Luach Mhagh · Co. Tipperary
A ruined castle, a GAA club that wins everything, and a tearoom that saved the village.
Loughmore is a small parish about 5km south of Templemore, on the flat mid-Tipperary plain between the Slieve Bloom Mountains and Semple Stadium. It doesn't look like much from the road - a ribbon of houses, a church, a school. Then you notice the tower.

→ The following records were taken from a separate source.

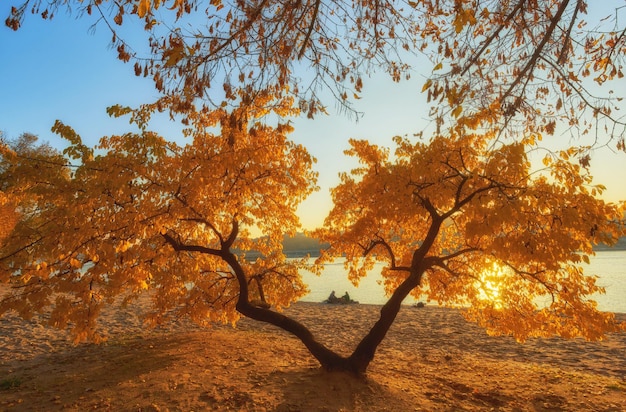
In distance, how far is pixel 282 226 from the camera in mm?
10336

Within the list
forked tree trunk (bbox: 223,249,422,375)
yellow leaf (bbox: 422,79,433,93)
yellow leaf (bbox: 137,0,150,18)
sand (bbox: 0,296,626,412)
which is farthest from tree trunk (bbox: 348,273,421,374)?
yellow leaf (bbox: 137,0,150,18)

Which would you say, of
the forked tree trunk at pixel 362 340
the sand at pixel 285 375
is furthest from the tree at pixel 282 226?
the sand at pixel 285 375

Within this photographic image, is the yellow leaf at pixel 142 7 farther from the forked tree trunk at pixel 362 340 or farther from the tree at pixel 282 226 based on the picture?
the forked tree trunk at pixel 362 340

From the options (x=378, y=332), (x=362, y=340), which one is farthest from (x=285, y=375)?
(x=378, y=332)

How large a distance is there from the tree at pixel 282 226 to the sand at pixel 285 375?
1073mm

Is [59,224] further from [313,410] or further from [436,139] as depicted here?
[436,139]

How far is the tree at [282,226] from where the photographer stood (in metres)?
5.86

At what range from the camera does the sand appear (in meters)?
6.81

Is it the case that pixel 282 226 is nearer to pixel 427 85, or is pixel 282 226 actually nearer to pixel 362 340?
pixel 362 340

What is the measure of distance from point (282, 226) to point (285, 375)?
3740 mm

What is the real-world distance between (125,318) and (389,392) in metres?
14.3

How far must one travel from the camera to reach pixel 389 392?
740 cm

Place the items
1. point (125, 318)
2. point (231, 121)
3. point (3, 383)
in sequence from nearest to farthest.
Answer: point (231, 121), point (3, 383), point (125, 318)

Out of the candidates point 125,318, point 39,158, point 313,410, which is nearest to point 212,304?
point 313,410
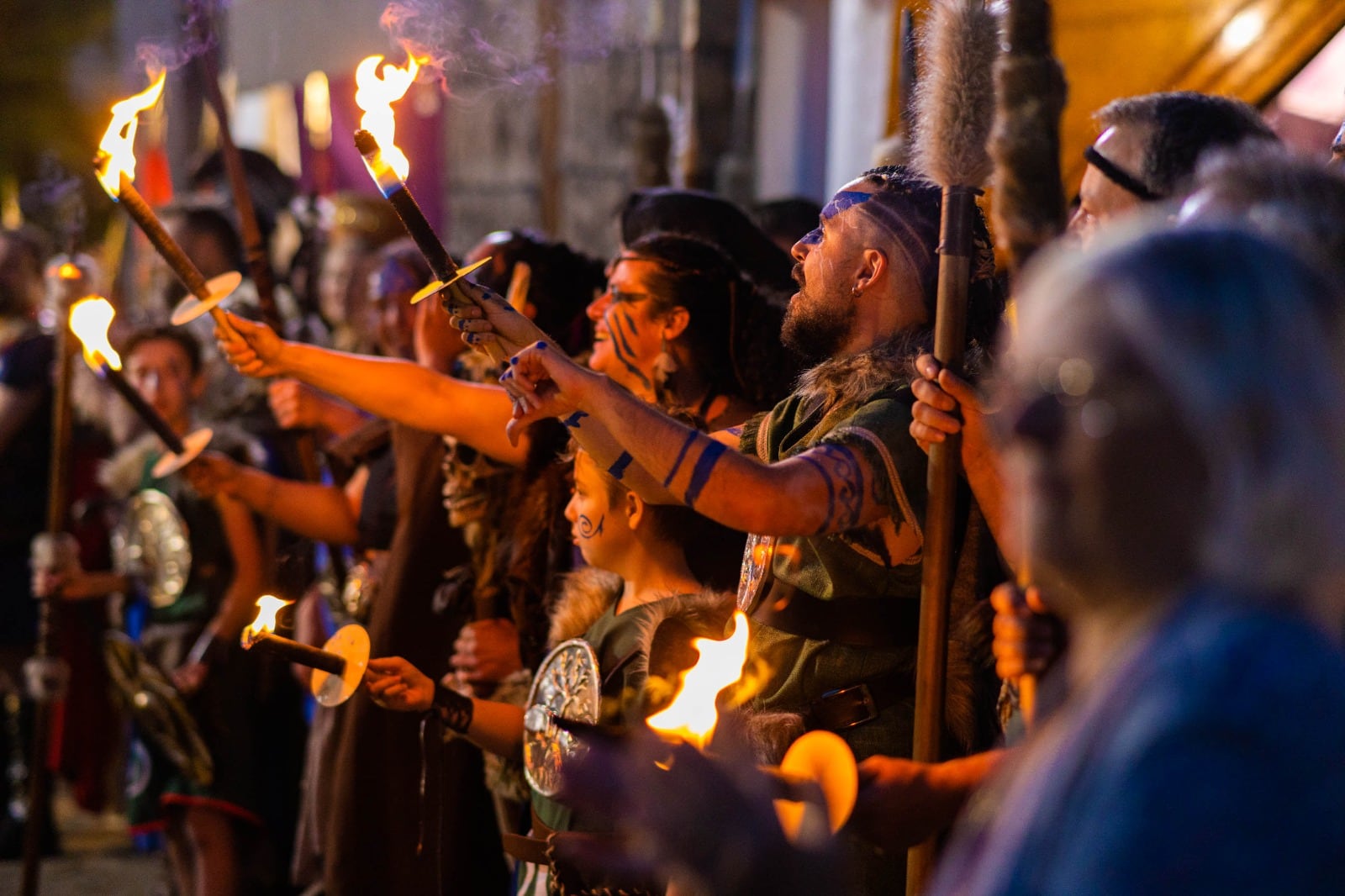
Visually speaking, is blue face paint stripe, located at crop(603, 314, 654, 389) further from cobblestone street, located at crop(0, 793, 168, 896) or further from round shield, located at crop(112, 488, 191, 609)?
cobblestone street, located at crop(0, 793, 168, 896)

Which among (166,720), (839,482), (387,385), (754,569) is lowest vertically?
(166,720)

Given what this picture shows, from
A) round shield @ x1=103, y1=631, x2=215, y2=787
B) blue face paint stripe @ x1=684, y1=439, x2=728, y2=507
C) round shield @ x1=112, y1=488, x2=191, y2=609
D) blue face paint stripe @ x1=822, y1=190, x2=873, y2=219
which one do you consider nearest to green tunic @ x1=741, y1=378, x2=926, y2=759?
blue face paint stripe @ x1=684, y1=439, x2=728, y2=507

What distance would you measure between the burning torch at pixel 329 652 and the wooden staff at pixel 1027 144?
50.2 inches

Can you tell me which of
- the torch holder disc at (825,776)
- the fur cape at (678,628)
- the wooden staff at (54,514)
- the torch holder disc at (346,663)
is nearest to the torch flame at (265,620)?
the torch holder disc at (346,663)

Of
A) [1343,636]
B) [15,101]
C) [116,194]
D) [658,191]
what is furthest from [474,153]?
[1343,636]

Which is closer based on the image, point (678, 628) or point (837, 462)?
point (837, 462)

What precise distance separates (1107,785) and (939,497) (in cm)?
122

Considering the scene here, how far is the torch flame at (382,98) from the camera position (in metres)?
2.51

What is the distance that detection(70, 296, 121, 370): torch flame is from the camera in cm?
342

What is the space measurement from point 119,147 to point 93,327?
0.61m

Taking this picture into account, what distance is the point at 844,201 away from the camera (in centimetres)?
270

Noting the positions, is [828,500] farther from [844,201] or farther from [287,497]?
[287,497]

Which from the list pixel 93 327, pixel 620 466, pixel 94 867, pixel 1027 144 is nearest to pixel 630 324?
pixel 620 466

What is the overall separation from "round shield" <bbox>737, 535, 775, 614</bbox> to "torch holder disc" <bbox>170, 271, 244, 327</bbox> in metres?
1.25
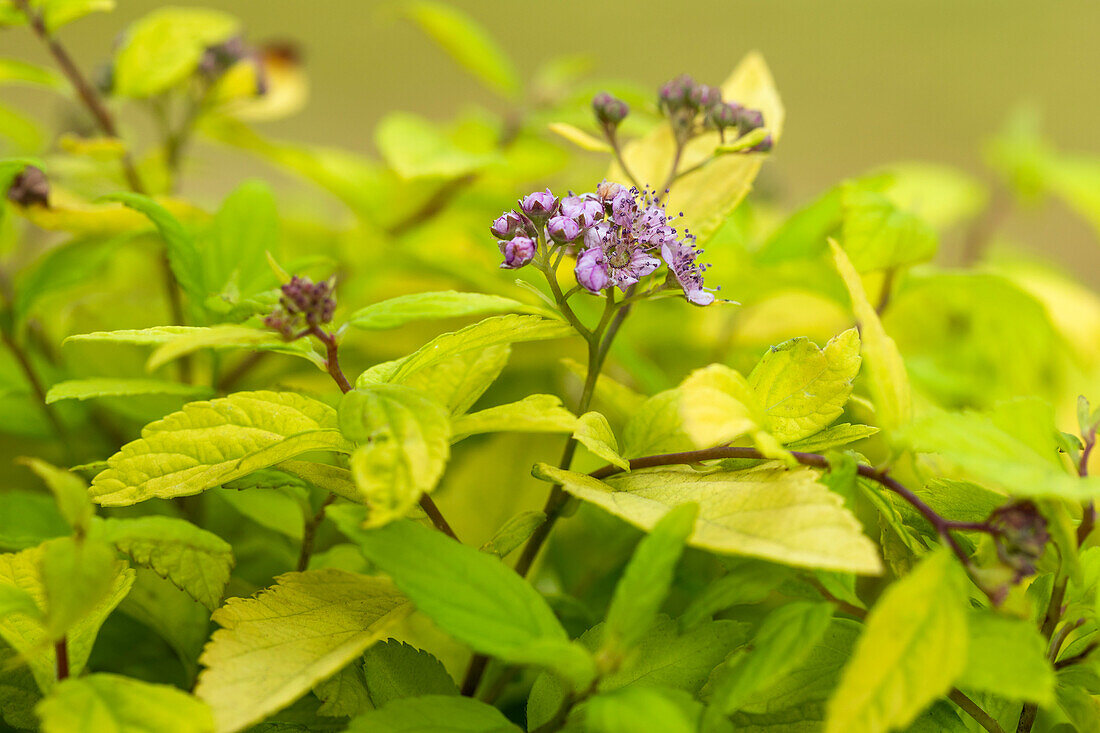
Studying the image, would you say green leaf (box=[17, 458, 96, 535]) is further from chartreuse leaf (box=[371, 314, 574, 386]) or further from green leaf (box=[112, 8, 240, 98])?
green leaf (box=[112, 8, 240, 98])

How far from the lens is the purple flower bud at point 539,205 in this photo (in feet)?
1.10

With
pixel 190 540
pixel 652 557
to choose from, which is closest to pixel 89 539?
pixel 190 540

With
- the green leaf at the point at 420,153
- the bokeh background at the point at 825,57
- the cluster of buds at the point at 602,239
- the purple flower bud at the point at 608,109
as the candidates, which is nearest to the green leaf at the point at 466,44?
the green leaf at the point at 420,153

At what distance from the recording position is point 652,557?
25 centimetres

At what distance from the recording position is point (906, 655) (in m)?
0.23

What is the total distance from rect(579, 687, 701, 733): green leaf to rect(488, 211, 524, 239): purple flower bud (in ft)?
0.58

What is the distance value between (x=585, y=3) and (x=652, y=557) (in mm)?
2048

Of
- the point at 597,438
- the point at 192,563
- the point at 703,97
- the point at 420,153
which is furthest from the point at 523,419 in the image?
the point at 420,153

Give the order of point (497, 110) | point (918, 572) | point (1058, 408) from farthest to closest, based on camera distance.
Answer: point (497, 110)
point (1058, 408)
point (918, 572)

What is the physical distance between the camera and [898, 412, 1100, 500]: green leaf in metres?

Loughmoe Castle - two phases of construction, two surnames of history - has been standing in some form since the 13th century. The Purcells, an Anglo-Norman family who arrived in the train of the FitzWalters after the invasion, held this land for five centuries. They built the original tower house, then added a fortified house alongside it in the 17th century. The last Baron of Loughmoe, Nicholas Purcell, died in 1722 and the barony died with him. The Cromwellian settlement had done its work. The family that had been here since the Normans was gone. The ruin stayed.
The thing that makes Loughmore unusual now is the GAA club. Loughmore-Castleiney - two small parishes, combined population under a thousand - have won the Tipperary senior hurling championship six times, the senior football championship sixteen times, and completed the double three times (2013, 2021, 2024). In October 2025 they went back-to-back in hurling, beating Nenagh Eire Og by three points at Semple Stadium. A club from a crossroads in mid-Tipperary, competing with towns ten times their size. Nobody fully explains it. The locals don't try.
In 2012, two women - Maeve O'Hair and Mary Fogarty - noticed that Loughmore had no shop. Had had none for years. Rather than wait for someone else to open one, they formed a co-operative, found a cottage, and opened The Cottage Shop and Tearooms. The Irish Times named it the best cafe and tearoom in Ireland in 2014. McKenna's Guide followed. The shop sells local bread, jams, honey, vegetables, groceries. The tearooms do the kind of lunch that makes you stay longer than you meant to. It is exactly what a village shop should be and almost never is.